Desde 1997, o Código de Trânsito Brasileiro impôs a obrigação aos municípios de assumirem e gerenciarem os seus trânsitos. Em Sergipe, porém, a realidade é diferente, pelo menos é o que afirma o promotor do Ministério Público Estadual, Daniel Carneiro. Segundo ele, a lei não está sendo efetivamente cumprida.

“Passados tantos anos da vigência dessa lei nacional, ela ainda não está sendo efetivamente cumprida por todos os municípios sergipanos. Hoje, em torno 13 municípios estão enquadrados e incluídos no Sistema Nacional de Trânsito, gerenciando,  fiscalizando e educando as pessoas para o trânsito em suas regiões”.

Diante disso, o procurador Geral da Justiça, Orlando Rochadel, criou comissões de trabalho para adequar os demais 62 municípios, dentre as comissões está a criação de um projeto com a coordenação do Procurador de Justiça, Josenias França, e a participação de mais 13 promotores.
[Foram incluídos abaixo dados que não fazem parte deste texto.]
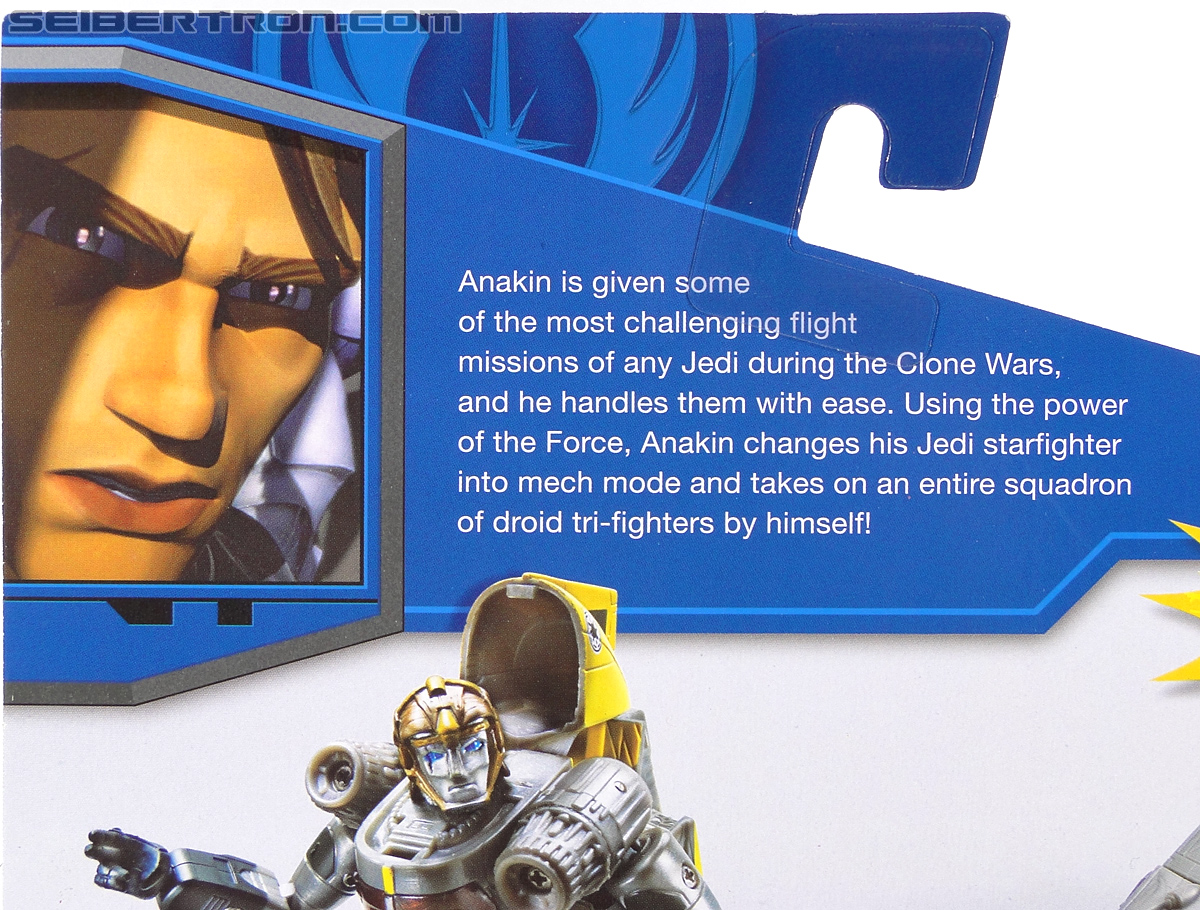 Star Wars Transformers Anakin Skywalker (Jedi Starfighter) (Image #8 of 108)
“O objetivo é fomentar juntamente com as Procuradorias do interior e da capital, três ações básicas. Iniciaremos com a municipalização do trânsito e auxiliaremos aos colegas promotores. Pretendemos realizar audiências com prefeitos, vereadores e com a sociedade civil organizada, para sensibilizar da necessidade de efetivamente esses municípios criarem a sua estrutura, realizarem concurso para agente de trânsito, dentro das necessidades de cada um e das proporções de cada município”, explica Carneiro.

A comissão pretende também intensificar ações de fiscalização no trânsito, tanto dos municípios já enquadrados, tanto dos que ainda não possuem o trânsito municipalizado. “O problema do Brasil hoje é a falta de fiscalização e sem dúvida os municípios tem enfrentado. Queremos cobrar também de quem já municipalizou, e os que não, para que passe a realizar campanhas educativas nas escolas, nas ruas e na imprensa. Para que a gente possa formar condutores do futuro”, diz.

 

De acordo com Daniel Carneiro, o trânsito administrado pelo próprio município, sendo criado seu órgão de trânsito, teve efetivo melhor. “Essas cidades tiveram uma melhora sensível na fluidez do trânsito, na redução dos números de acidentes, na melhor organização, estacionamento e deslocamento de pessoas. Também tiveram redução do número de acidentes, principalmente fatais”. A meta estratégica do MPE é que os 75 municípios sergipanos estejam incluídos no Sistema Nacional de Trânsito.

Segundo o Art. 5º do Código de Trânsito Brasileiro, “o Sistema Nacional de Trânsito é o conjunto de órgãos e entidades da União, dos Estados, do Distrito Federal e dos Municípios que tem por finalidade o exercício das atividades de planejamento, administração, normatização, pesquisa, registro e licenciamento de veículos, formação, habilitação e reciclagem de condutores, educação, engenharia, operação do sistema viário, policiamento, fiscalização, julgamento de infrações e de recursos e aplicação de penalidades”.

Com reportagem de Eron Ribeiro, da Rádio Jornal.